I'm trying to put an array to another existing array and moreover to put all its items to an existing set. Here's the minimal example:

require "set"

def add(myarr, bigarr, myset)
    bigarr << myarr
    myset |= Set.new(myarr)
end

bigarr = []
myset = Set.new

add([1, 2], bigarr, myset)

Which yields bigarr = [1, 2] .. OK, but myset = {} .. is empty. I know little about passing arguments in Ruby (should be by-value) -- in case of array the value should be a reference to its content, then I have no clue what could be the value of set.

The questions are:

  1. What is the substantial difference between Array and Set which causes this behavior?
  2. Is there any way to force Ruby pass-by-reference or is there a different recommended way how to solve the problem with referencing?

Thanks in advance!

War es hilfreich?

Lösung

This doesn't have anything to do with the difference between arrays and sets. You're modifying the array with the << method, but you're reassigning the myset variable with the |= operator. You never modify the set you passed in. What you want is probably myset.merge(myarr).

Andere Tipps

The problem here actually comes from this particular line:

 myset |= Set.new(myarr)

Here you're creating new object on old variable name. You're replacing one pointer with another, however this only modifies local copy of it.

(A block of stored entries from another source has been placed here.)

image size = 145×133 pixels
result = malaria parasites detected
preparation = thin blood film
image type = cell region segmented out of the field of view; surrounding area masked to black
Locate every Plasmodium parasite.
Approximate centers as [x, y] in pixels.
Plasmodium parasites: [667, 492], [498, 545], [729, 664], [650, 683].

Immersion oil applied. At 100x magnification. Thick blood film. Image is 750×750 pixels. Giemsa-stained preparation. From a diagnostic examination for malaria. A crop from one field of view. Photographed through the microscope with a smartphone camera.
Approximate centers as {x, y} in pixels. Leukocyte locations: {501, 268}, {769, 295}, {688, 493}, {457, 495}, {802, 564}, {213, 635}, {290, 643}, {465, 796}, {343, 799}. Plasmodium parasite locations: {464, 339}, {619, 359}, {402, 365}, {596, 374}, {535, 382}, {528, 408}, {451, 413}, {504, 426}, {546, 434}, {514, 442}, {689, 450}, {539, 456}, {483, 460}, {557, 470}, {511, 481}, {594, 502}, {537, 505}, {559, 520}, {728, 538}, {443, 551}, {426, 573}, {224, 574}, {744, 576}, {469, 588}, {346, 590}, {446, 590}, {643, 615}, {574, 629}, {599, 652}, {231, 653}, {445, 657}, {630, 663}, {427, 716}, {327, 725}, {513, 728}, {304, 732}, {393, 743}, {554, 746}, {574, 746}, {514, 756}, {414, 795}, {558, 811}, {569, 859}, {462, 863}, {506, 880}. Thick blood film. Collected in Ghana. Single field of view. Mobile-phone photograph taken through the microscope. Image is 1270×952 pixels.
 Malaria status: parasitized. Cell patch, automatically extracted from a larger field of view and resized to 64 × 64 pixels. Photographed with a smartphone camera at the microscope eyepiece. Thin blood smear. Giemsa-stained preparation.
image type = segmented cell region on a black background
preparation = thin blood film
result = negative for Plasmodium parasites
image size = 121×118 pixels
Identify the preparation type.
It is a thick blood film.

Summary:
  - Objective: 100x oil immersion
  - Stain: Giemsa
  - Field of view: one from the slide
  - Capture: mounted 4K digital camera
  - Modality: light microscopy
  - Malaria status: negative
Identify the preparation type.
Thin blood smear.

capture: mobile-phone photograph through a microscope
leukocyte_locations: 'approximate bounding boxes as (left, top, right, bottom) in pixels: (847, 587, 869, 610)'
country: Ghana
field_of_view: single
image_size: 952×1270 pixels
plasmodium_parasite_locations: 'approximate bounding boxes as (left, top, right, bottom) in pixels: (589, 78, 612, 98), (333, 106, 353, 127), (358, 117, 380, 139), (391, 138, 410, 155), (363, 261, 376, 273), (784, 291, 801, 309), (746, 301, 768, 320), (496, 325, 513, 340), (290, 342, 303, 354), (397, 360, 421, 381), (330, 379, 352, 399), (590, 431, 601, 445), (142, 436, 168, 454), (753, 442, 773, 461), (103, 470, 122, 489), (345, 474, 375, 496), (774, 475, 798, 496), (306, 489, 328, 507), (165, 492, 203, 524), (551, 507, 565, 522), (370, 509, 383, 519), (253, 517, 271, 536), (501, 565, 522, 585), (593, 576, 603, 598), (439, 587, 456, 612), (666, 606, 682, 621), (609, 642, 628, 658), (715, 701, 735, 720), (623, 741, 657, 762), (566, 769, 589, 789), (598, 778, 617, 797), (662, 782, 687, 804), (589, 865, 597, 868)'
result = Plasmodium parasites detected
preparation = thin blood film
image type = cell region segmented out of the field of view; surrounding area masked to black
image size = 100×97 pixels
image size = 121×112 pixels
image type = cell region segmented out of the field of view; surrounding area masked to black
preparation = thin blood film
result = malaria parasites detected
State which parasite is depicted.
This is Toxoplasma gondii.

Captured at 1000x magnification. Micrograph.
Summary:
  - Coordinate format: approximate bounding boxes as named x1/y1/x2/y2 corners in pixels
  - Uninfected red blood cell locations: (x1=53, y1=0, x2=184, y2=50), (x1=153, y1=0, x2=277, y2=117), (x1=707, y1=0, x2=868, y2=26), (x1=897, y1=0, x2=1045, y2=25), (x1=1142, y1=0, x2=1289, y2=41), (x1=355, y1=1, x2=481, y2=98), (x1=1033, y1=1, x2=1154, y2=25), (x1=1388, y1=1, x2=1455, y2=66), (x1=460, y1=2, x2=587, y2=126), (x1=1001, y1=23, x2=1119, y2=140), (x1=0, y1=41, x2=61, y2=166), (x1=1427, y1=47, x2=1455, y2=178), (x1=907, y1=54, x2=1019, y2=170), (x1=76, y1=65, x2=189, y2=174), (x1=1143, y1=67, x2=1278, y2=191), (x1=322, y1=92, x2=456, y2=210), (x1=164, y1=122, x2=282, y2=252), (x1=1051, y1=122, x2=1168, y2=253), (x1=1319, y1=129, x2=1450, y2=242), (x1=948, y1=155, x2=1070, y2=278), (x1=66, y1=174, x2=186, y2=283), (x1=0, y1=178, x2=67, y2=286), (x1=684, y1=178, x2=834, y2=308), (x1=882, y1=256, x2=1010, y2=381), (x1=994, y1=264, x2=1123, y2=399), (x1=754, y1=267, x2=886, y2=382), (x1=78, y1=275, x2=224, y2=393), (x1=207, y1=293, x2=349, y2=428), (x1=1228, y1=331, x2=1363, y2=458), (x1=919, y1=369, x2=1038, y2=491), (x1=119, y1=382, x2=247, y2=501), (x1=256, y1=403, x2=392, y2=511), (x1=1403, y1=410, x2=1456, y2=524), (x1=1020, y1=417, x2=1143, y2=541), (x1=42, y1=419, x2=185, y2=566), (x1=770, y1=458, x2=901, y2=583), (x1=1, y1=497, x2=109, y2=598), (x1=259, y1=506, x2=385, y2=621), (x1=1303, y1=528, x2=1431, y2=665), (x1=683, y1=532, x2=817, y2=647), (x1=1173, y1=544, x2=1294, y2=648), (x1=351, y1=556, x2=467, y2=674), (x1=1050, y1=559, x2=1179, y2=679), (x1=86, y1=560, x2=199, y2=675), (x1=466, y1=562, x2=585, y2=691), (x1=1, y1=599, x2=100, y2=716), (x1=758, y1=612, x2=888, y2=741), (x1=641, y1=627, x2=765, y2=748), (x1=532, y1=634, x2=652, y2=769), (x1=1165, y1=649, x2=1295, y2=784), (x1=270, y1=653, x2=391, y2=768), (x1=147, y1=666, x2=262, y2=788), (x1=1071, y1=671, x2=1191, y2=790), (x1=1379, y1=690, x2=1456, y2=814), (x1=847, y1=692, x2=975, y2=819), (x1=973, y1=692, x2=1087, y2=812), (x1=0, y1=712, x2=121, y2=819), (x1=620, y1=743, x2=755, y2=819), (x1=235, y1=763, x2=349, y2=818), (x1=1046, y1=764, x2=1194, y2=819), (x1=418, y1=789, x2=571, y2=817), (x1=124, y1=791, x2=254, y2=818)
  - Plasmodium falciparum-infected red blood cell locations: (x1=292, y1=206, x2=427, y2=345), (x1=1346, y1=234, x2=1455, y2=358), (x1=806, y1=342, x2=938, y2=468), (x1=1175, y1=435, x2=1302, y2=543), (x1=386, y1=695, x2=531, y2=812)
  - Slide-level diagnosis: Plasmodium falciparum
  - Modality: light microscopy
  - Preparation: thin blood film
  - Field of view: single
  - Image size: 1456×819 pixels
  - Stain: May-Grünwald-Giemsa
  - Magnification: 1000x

Original object will still exists in memory and outside function, pointer will point to old object (empty set) (tbh: I would not really encourage this kind of writing in ruby with side effects).

If you change it to

require "set"

def add(myarr, bigarr, myset)
    bigarr << myarr
    myset.add(myarr)
end

bigarr = []
myset = Set.new

add([1, 2], bigarr, myset)

It's working properly - because you modify existing object and don't create new one.